## SUPPLIED TEXT
#####

If the user stays, he or she reads on – continuing easily because the text is carefully written and error-free (as best as we can) – learns something cool or interesting about a company’s leader, product or service, collects a business principle or practice to ponder and perhaps apply in his or her own business, clicks the links and finds value in them, clicks back, and scans the post before and after the one of interest and sees equal quality, observing that the subject "keeps good company." 

The user concludes, “This might be someone with whom I could do business.”  The user clicks on the link in the post to the company’s site, clicks the site’s “Contact” tab, and sends an email or makes a phone call to the company.

How does a company get on Handshake 2.0 to create that possibility and power for itself?

Sometimes a company gets lucky and we write about it for our own reasons.  A company has no control over that.

Otherwise, to get on Handshake 2.0, the company pays.

This is where the questions arise.  Blogs have been perceived as written in one person’s voice about his or her own authentic thoughts, feelings, opinions, and experiences.

Can a blog post writer be paid and still be authentic?

Yes.  At Handshake 2.0, yes.  This is how and why:

(1)
Our writers must write, and clients must accept that they write, their own authentic thoughts, feelings, opinions, and experiences.  Clients take a risk in paying someone to write whatever he or she wants, but to quote The Transporter, “The deal’s the deal.”  If a potential client can’t accept the terms of our Social Media Authenticity Policy, then they don’t become a client.

(2)
We write positively.  Given our mission – described in the scenario – to create business results for the subjects of our Handshake 2.0 blog posts, and given that rigid authenticity policy of ours, we can only accept clients of whom we think highly.

(3)
As often as possible, we help our clients create their own content.  Given our passionate belief that the power of social media – whether for personal or business use – is that real people are really doing it, we coach our clients to write their own content or we interview them and quote them.  The more true to the company and the company’s leader their social media content is, the more likely they are to connect with the like-minded.  Online, if companies portray themselves as what they think customers want, rather than who and what they are and can do, they’ll attract customers who want what they cannot provide.  Handshake 2.0 simply becomes a placement venue for companies’ authenticity.

#####

## GIVEN DATA
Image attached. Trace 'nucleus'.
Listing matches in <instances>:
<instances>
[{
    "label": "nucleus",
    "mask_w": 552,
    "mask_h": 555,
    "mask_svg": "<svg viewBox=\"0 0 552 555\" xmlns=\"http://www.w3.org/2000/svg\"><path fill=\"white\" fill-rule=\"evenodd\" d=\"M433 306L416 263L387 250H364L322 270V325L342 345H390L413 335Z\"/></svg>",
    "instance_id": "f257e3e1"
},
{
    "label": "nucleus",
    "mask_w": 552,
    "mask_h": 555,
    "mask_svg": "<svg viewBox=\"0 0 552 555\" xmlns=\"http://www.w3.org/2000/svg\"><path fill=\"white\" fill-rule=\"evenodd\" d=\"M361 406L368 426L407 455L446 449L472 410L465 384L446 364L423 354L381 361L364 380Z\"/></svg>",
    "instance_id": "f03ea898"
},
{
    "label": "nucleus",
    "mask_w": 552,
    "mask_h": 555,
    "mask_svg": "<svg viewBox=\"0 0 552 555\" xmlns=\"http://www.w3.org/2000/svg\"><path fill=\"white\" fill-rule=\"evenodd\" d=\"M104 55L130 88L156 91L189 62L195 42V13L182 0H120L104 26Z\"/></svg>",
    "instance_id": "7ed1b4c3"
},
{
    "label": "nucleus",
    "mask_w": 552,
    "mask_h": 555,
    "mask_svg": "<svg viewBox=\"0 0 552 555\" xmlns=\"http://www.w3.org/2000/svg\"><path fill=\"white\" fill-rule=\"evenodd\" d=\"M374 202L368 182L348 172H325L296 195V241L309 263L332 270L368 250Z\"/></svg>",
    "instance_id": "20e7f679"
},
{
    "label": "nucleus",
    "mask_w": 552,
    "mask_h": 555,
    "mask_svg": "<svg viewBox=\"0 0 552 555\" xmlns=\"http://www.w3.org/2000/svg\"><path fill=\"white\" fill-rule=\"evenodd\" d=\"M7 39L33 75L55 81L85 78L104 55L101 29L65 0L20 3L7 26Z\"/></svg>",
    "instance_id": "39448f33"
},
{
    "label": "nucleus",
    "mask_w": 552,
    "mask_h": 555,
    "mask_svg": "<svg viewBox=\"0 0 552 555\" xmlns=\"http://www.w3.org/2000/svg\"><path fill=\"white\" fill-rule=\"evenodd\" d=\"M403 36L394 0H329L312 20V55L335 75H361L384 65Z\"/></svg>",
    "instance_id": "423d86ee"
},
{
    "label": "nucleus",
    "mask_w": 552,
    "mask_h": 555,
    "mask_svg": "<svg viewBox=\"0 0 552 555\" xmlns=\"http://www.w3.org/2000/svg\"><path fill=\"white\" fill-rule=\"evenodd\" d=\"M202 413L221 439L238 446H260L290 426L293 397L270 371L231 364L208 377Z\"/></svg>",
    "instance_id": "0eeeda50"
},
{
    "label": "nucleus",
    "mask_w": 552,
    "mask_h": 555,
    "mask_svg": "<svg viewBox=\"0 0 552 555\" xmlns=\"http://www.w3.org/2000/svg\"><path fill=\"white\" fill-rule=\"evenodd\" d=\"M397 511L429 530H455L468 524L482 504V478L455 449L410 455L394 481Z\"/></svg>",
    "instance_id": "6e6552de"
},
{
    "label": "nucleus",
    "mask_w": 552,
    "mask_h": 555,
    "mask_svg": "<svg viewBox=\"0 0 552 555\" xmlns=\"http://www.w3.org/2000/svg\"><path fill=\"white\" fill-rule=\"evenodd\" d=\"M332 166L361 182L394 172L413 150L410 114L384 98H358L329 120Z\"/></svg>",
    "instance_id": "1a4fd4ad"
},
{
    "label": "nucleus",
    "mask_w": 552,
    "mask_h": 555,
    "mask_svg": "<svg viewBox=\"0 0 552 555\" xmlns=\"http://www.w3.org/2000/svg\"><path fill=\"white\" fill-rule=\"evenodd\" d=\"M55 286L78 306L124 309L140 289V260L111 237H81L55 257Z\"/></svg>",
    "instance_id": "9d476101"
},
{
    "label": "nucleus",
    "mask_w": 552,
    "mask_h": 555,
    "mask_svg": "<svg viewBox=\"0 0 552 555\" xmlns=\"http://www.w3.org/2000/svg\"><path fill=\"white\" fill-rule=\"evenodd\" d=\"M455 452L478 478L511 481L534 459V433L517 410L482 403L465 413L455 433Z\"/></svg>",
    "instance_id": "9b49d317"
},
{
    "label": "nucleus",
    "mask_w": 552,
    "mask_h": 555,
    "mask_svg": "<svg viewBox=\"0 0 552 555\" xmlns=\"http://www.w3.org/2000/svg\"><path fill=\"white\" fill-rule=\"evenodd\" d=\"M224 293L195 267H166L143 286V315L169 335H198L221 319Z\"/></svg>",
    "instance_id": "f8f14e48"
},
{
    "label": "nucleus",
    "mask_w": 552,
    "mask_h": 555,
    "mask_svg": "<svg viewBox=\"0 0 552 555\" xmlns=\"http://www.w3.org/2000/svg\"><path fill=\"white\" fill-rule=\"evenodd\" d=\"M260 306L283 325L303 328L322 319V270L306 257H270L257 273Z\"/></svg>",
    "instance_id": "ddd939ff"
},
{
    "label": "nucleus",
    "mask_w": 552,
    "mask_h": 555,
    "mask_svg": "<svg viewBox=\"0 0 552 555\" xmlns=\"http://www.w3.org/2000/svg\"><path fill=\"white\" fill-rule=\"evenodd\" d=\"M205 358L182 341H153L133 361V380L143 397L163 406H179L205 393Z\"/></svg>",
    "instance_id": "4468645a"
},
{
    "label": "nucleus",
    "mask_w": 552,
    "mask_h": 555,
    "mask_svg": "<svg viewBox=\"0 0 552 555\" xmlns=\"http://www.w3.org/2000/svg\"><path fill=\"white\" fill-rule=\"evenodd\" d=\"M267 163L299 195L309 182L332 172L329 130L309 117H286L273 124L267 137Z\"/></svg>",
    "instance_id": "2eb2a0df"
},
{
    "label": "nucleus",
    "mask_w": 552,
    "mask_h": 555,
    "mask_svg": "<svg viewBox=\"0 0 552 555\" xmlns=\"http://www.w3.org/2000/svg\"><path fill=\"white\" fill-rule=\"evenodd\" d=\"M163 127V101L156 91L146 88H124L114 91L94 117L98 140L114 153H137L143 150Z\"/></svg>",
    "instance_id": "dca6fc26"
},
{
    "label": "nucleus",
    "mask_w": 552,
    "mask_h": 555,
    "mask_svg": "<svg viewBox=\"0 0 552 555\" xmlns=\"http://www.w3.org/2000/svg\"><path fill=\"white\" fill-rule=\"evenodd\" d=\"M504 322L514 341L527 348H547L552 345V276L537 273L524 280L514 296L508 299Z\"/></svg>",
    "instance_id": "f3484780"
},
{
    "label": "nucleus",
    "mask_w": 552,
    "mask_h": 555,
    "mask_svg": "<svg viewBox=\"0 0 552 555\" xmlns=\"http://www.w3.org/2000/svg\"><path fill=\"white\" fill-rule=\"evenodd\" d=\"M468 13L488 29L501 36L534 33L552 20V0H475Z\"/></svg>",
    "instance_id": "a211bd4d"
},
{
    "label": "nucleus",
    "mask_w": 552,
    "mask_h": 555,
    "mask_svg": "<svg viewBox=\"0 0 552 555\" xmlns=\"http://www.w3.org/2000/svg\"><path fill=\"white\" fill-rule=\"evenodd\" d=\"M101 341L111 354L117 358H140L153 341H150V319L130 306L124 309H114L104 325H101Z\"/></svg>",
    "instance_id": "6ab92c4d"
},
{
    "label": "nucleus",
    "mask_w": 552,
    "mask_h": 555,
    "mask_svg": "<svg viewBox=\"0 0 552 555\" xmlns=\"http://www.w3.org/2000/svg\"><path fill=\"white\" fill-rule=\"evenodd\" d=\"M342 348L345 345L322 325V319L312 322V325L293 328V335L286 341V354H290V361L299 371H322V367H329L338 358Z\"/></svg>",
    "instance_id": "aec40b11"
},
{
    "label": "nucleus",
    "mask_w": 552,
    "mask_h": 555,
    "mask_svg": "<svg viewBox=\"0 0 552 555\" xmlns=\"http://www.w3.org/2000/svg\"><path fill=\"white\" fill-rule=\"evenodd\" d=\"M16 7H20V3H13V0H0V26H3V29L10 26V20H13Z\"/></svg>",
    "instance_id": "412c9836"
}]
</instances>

#####

## ASSIGNED TASK
Write the next part of the Handshake 2.0 piece on paid blogging and authenticity, picking up after its last sentence. The lines have no role here.

## TASK RESULT
(4)
If a client paid to have a blog post created, the blog post says so.

(5)
Anne Giles Clelland gets authentic at the Kinetic Sprint Triathlon, Virginia, 2009 We mean businessHandshake Media, Incorporated, of which Handshake 2.0 is an enterprise, is a member company, and was founded under the auspices of, VT KnowledgeWorks, the business acceleration center and technology incubator at the Virginia Tech Corporate Research Center in Blacksburg, Virginia.  I have articles of incorporation, a trademark, a business plan, attorneys, an accountant, advisors ranging from venture capitalists to marketing consultants, and aspirations to be a contributor to economic development initiatives gaining momentum in our region.  I'm not a fly-by-night, get-rich-quick slouch. 

The wise, insightful, and humorous Z. Kelly Queijo, a contributing writer to Handshake 2.0, left a message on my voice mail yesterday:  “Hello, this is the Authenticity Police.  I’m calling to find out if you’re for real.”

Yes, I’m for real.  And so is my company.

And, for me, Handshake 2.0 is a labor of love.

(6)
I decide.  I, Anne Giles Clelland, President and CEO of Handshake Media, Incorporated, and founder of Handshake 2.0, decide.  If content is in accord with my principles, values, and best judgment (and sometimes whimsy and delight), I post it.  If it isn’t, I don’t.

My company is a one-year start-up.  In ten years, may it be an established firm.  I think ultimately the success of a company falls on the shoulders of one person – the founder.  Both now and in the future, the strength and meaning of my company, and the value it provides to its clients, employees, and the greater community, will depend on my ability to cultivate and attend to traits in myself that help me evolve as a person of integrity.  I am trying.  Please wish me well.